[Recorded data]
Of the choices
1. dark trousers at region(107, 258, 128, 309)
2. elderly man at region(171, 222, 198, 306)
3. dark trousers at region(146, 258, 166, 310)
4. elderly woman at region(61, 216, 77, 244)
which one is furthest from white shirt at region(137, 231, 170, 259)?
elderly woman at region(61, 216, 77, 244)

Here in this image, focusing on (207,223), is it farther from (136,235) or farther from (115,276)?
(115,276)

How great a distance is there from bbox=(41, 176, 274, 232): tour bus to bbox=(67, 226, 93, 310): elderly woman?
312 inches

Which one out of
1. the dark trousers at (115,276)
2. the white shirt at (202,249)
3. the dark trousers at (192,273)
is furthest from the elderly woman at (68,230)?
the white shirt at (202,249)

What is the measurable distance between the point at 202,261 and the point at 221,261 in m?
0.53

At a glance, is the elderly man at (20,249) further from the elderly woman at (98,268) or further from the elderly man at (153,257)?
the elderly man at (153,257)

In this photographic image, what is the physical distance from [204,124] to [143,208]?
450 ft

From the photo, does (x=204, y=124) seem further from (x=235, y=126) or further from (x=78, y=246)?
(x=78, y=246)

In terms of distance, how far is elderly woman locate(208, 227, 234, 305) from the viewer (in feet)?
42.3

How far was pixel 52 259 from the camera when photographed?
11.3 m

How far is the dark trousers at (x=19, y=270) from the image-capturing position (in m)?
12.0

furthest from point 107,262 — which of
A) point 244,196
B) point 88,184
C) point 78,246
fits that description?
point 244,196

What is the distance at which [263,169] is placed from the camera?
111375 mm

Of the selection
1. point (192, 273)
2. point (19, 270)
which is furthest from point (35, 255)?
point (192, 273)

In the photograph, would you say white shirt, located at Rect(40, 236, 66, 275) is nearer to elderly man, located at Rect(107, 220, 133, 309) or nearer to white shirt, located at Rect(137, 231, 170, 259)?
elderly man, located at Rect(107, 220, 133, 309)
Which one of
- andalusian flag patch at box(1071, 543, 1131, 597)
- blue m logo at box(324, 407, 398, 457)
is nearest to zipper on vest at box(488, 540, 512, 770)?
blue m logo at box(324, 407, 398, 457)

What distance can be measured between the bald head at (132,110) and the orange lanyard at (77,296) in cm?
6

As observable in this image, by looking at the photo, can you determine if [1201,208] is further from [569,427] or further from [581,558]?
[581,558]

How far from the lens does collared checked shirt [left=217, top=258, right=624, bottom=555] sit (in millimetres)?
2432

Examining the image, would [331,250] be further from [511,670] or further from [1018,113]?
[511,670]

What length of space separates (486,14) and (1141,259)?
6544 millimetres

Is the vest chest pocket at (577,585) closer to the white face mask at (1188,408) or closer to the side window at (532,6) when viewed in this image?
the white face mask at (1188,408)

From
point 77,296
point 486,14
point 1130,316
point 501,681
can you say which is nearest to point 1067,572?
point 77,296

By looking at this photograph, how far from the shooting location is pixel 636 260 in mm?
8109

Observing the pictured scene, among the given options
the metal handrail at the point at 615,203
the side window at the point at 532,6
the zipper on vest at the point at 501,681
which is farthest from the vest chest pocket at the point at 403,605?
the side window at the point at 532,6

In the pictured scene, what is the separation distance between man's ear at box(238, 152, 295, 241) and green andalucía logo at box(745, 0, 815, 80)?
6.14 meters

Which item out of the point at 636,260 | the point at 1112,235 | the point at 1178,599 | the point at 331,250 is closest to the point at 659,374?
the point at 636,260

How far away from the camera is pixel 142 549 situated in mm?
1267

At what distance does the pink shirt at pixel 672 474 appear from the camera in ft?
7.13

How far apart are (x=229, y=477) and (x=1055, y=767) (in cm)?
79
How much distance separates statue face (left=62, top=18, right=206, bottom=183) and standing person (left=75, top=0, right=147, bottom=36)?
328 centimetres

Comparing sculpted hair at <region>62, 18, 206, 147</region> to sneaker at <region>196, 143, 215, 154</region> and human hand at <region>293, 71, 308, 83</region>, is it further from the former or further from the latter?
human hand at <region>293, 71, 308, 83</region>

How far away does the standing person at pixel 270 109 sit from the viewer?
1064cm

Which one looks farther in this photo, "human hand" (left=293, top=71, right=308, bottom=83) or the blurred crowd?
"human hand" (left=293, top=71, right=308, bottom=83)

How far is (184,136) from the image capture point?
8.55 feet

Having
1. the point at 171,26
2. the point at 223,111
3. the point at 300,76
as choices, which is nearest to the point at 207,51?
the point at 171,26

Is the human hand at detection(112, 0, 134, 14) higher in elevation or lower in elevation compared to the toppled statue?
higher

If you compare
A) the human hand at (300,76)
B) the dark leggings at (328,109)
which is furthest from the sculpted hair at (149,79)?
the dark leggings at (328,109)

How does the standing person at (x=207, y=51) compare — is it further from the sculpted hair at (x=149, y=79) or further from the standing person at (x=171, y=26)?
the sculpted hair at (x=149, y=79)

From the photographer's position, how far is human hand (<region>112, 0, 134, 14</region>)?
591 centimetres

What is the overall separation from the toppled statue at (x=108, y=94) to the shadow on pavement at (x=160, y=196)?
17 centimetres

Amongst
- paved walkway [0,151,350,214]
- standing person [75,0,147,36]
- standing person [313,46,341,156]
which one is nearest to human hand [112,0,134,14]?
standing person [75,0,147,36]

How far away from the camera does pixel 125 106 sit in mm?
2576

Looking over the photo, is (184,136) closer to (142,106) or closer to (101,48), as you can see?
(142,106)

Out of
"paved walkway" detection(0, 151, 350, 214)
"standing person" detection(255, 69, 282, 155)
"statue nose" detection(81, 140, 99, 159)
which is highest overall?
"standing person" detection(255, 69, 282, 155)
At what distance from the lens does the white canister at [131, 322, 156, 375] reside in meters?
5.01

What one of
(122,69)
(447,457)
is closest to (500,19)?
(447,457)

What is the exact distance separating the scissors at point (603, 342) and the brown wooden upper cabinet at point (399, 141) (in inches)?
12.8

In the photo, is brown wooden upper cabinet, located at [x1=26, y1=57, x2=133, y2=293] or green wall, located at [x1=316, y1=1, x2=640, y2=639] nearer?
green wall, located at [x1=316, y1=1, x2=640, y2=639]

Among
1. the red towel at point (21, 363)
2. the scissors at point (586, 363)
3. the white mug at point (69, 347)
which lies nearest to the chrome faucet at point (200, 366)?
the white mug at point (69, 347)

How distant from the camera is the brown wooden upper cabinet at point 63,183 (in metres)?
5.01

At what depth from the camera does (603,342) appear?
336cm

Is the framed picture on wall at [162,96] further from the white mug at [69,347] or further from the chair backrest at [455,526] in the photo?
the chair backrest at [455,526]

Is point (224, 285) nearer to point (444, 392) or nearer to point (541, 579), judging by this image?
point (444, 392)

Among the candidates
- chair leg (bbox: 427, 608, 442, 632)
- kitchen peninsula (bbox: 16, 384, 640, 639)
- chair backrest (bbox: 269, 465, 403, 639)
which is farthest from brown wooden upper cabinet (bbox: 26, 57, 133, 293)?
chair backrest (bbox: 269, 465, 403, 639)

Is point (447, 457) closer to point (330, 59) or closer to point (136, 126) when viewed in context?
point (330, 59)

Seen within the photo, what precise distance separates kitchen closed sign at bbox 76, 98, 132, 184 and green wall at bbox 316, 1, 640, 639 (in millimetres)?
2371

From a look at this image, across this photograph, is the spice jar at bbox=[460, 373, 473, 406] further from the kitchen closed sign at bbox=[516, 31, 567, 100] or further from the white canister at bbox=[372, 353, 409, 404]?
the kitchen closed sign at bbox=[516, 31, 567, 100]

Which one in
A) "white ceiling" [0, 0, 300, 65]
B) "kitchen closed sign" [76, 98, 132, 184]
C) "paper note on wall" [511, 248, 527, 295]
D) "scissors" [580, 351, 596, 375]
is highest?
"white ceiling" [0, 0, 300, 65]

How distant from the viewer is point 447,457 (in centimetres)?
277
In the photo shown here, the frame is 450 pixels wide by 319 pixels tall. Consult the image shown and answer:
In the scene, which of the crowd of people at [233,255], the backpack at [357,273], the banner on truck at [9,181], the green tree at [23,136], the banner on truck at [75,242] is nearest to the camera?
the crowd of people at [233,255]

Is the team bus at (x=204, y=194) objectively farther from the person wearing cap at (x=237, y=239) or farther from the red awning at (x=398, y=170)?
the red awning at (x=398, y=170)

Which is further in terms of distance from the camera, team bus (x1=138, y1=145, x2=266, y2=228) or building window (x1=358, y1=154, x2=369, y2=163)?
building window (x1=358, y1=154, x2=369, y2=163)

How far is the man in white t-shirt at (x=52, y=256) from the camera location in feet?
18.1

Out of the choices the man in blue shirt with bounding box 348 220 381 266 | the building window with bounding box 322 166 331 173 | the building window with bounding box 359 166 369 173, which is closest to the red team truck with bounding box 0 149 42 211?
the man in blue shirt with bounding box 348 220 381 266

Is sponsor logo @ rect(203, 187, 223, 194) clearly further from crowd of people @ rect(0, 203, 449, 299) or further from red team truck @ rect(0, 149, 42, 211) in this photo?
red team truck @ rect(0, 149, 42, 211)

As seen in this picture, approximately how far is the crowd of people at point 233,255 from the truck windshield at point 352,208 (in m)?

• TASK: Reproduce verbatim the lines of the items from the line containing "How far is the man" through the last line of the items, inclusive.

• RESPONSE BELOW:
How far is the man in white t-shirt at (x=52, y=256) from the camera location in feet?
18.1

Out of the choices the man in blue shirt with bounding box 348 220 381 266 | the building window with bounding box 322 166 331 173 | the building window with bounding box 359 166 369 173, which is closest to the red team truck with bounding box 0 149 42 211?
the man in blue shirt with bounding box 348 220 381 266

Is sponsor logo @ rect(203, 187, 223, 194) clearly further from crowd of people @ rect(0, 203, 449, 299) or further from red team truck @ rect(0, 149, 42, 211) in this photo?
red team truck @ rect(0, 149, 42, 211)

As seen in this picture, approximately how far is the crowd of people at point 233,255 from the truck windshield at point 352,208 (in m)?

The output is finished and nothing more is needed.